→ Текст для чтения
* * * * *

Как бы то ни было: из облака моих люцеферических переживаний и доктор Штейнер виделся мне окрашенным люциферически в иные минуты: каюсь в этом откровенно; лишь потом в ряде лет начался во мне гнозис моего собственного "люциферического" бытия в Дорнахе; и я был то "Дон — Кихотом", то "мрачной личностью", — попеременно. "Дон — Кихот" мечтал о счастье взять на свои плечи КАРМУ Дорнаха, а мрачная личность заявляла бессмысленно, что она наденет НАРОЧНО самый экстравагантный костюм и станет НАРОЧНО на дороге, по которой ходит доктор: в нос всем; и главным образом: доктору и М. Я.; об этих моих "мрррачных" решениях скоро узнавал доктор: и про то, что я его обвиняю то в том, то в этом; и про то, что я собираюсь "нечто" выкинуть: в нос "ВСЕМ, ВСЕМ, ВСЕМ!"
С невероятною добротою и мягкостью в ответ на это "все" он звал: отужинать; и похлопывая меня по плечу, говорил: "Это у вас в крови бродит произведение, которое вы должны написать". Дело кончилось тем, что он меня с отеческою ласкою, с грустно — комическою улыбкой погнал из Дорнаха в горы: "Поезжайте! И — смотрите: не возвращайтесь ранее шести недель; и не возвращайтесь без эдакой вот рукописи!" Он при этом показал, какого размера должна быть рукопись: по — моему, — она должна была весить: не менее пяти пудов.
Разумеется: это был шарж — гротеск; "мрачная личность" попала в горы и развивала свою "ррромантику" в нос не людям, а снежным пикам; вернулась же в Дорнах с рукописью: это был "Котик ЛЕТАЕВ", который — чистейший плод дорнахских месяцев; он, можно сказать, выстучался на архитравах; ЭЛЕКТРИЧЕСТВО стало мирно истекать из острия пера.
Так было со многими.
И роль доктора, присутствовавшего при этих наших дорнахских лихорадках, — невыразимая просто; мы в собственных глазах ПОДЛЕЛИ, а он — добрел; и приближался к нам: на наших "аурах" выявлялись черт знает какие ржавчины, а он, продолжая добреть, роднел.
"Просто отец родной", — хотелось воскликнуть в иные минуты; не фигурально, действительно, многим он омыл ноги: не гиератически, а как просто добрый, добрый, добрый, всепрощающий, мудрый, старый человек, у которого хватало (и в это время!) тепла, чтобы, где можно, согреть нас; а иные, стыдно сказать, брыкались.
Никогда, нигде я не видел в нем такой ПРОСТОЙ ЧЕЛОВЕЧНОСТИ.
Оговариваюсь: это относилось, говоря метафорически, к РЖАВЧИНЕ наших аур; ржавчина — процесс окисления и итог "люциферического" горения душ в Дорнахе.

* * * * *

→ Проверьте понимание
(A) С какой рукописью «мрачная личность» вернулась из гор в Дорнах, согласно отрывку о докторе Штейнере?
(B) Пожалуйста, верните часть отрывка о докторе Штейнере, начиная со слов «И роль доктора, присутствовавшего» и заканчивая словами «продолжая добреть, роднел.».
Строки для работы с отрывком о докторе Штейнере не понадобятся.

→ Строки набора данных
* * * * *

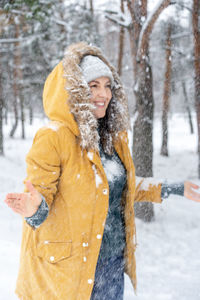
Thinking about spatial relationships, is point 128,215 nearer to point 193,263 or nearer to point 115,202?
point 115,202

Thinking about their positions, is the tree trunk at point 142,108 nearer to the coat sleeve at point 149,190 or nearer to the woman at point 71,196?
the coat sleeve at point 149,190

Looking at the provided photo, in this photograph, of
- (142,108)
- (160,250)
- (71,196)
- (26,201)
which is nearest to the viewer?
(26,201)

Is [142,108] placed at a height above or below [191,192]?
above

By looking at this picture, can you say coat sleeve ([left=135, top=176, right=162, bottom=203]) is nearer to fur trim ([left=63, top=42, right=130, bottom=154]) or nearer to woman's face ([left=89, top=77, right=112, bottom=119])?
fur trim ([left=63, top=42, right=130, bottom=154])

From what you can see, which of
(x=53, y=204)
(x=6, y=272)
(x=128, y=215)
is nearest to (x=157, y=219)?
(x=6, y=272)

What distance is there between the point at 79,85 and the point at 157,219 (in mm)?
5832

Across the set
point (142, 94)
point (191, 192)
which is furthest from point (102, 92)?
point (142, 94)

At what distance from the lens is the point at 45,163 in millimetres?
1590

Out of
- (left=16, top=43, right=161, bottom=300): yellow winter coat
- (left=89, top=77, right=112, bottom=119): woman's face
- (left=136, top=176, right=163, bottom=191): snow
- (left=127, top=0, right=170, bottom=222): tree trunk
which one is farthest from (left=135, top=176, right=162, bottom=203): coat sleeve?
(left=127, top=0, right=170, bottom=222): tree trunk

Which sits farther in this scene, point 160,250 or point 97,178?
point 160,250

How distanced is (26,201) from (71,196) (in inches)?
12.0

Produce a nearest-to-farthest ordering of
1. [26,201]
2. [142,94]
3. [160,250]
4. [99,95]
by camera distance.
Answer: [26,201] → [99,95] → [160,250] → [142,94]

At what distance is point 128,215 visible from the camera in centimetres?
206

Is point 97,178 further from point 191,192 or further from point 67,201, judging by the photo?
point 191,192
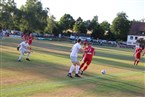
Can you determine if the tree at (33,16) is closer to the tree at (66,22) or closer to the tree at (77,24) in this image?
the tree at (66,22)

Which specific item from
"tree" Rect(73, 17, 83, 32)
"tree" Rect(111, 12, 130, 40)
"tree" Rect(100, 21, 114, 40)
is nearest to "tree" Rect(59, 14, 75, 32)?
"tree" Rect(73, 17, 83, 32)

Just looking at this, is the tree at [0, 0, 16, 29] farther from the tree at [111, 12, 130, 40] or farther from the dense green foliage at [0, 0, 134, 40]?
the tree at [111, 12, 130, 40]

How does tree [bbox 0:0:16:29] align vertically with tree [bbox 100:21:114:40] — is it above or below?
above

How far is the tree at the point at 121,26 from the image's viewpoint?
111 metres

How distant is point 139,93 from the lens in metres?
14.4

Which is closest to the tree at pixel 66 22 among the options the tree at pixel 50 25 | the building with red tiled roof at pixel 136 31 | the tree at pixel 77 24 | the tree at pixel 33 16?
the tree at pixel 77 24

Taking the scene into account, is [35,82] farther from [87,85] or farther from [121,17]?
[121,17]

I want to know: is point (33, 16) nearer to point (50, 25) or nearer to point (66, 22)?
point (50, 25)

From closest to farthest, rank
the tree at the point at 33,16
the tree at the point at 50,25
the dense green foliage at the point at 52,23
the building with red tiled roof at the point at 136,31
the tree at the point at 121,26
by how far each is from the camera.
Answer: the dense green foliage at the point at 52,23 → the tree at the point at 33,16 → the tree at the point at 50,25 → the tree at the point at 121,26 → the building with red tiled roof at the point at 136,31

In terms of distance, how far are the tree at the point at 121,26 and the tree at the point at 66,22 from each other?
1534 centimetres

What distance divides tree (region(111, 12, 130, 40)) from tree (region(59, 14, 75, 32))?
50.3 ft

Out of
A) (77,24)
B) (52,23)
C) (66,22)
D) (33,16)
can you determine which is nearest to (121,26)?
(77,24)

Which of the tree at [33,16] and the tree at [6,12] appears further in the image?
the tree at [33,16]

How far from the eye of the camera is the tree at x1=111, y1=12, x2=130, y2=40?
111 meters
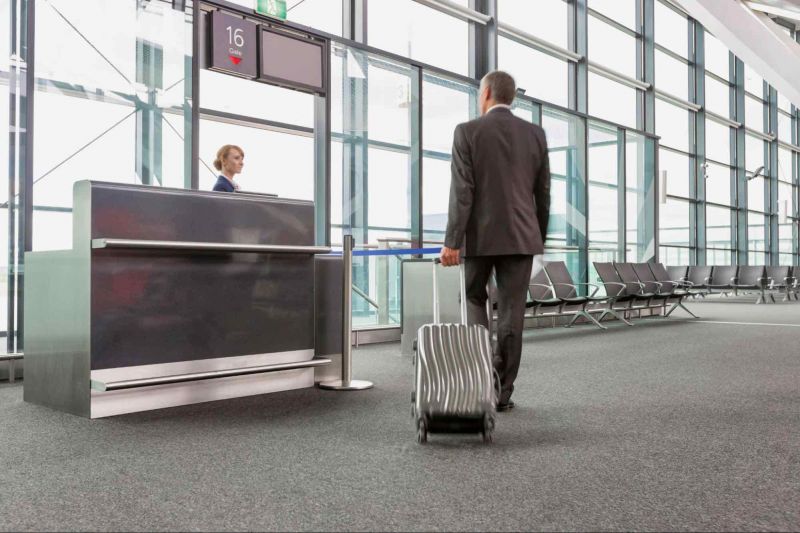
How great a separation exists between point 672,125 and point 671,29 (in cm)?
209

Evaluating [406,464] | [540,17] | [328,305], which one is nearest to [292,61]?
[328,305]

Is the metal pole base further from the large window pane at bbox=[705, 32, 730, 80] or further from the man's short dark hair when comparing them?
the large window pane at bbox=[705, 32, 730, 80]

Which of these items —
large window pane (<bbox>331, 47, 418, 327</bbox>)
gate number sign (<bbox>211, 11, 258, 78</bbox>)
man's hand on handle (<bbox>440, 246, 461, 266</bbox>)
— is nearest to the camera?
man's hand on handle (<bbox>440, 246, 461, 266</bbox>)

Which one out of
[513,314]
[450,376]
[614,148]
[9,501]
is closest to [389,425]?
[450,376]

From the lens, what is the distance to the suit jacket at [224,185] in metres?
4.66

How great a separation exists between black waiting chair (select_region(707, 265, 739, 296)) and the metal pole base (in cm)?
1162

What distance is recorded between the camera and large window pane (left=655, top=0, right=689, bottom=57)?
14.8 meters

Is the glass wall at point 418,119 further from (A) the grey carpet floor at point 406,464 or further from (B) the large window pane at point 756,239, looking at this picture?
(A) the grey carpet floor at point 406,464

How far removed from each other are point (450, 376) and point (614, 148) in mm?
8250

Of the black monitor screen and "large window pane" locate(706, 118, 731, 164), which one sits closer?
the black monitor screen

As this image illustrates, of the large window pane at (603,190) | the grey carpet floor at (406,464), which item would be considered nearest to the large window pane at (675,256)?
the large window pane at (603,190)

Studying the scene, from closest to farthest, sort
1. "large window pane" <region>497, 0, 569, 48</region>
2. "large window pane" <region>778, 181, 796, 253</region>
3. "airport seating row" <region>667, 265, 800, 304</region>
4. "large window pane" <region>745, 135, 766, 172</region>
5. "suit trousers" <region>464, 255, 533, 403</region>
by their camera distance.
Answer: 1. "suit trousers" <region>464, 255, 533, 403</region>
2. "large window pane" <region>497, 0, 569, 48</region>
3. "airport seating row" <region>667, 265, 800, 304</region>
4. "large window pane" <region>745, 135, 766, 172</region>
5. "large window pane" <region>778, 181, 796, 253</region>

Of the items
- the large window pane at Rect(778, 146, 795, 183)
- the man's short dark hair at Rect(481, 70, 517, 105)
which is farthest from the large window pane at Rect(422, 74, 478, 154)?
the large window pane at Rect(778, 146, 795, 183)

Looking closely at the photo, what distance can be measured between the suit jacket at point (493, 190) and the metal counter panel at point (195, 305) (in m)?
1.14
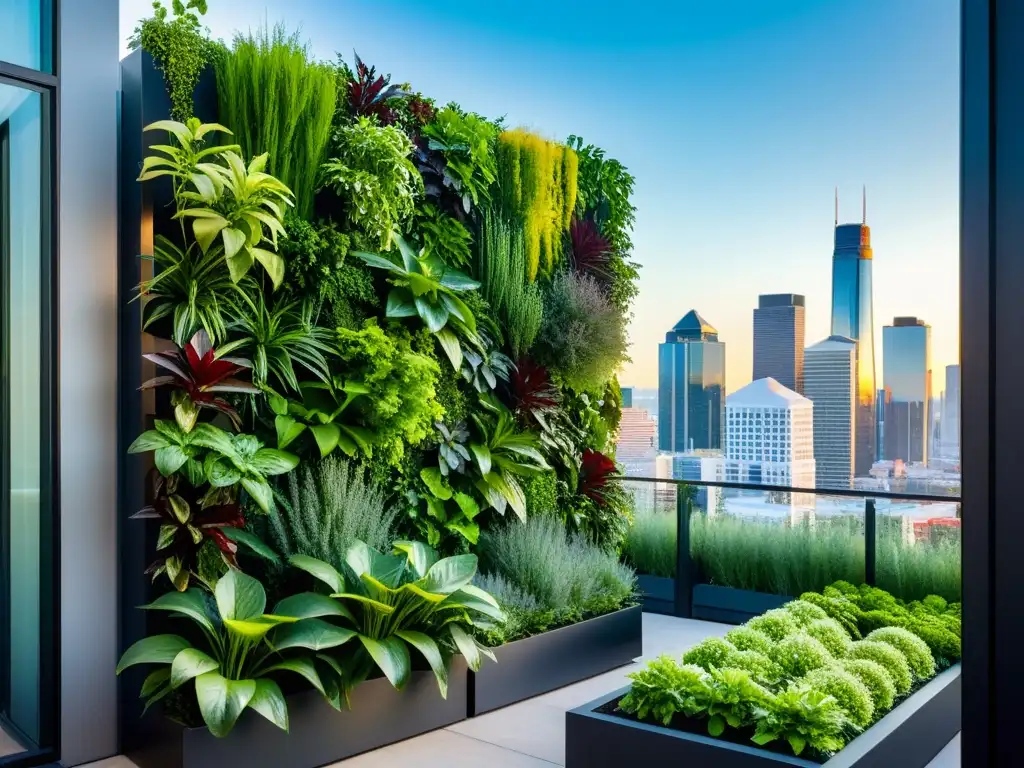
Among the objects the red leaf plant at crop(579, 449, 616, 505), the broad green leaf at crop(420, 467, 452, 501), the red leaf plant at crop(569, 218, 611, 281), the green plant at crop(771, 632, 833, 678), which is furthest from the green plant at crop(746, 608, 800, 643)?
the red leaf plant at crop(569, 218, 611, 281)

* * * * *

→ Ответы к заданиям
(A) С рукописью «Котик ЛЕТАЕВ».

(B)
И роль доктора, присутствовавшего при этих наших дорнахских лихорадках, — невыразимая просто; мы в собственных глазах ПОДЛЕЛИ, а он — добрел; и приближался к нам: на наших "аурах" выявлялись черт знает какие ржавчины, а он, продолжая добреть, роднел.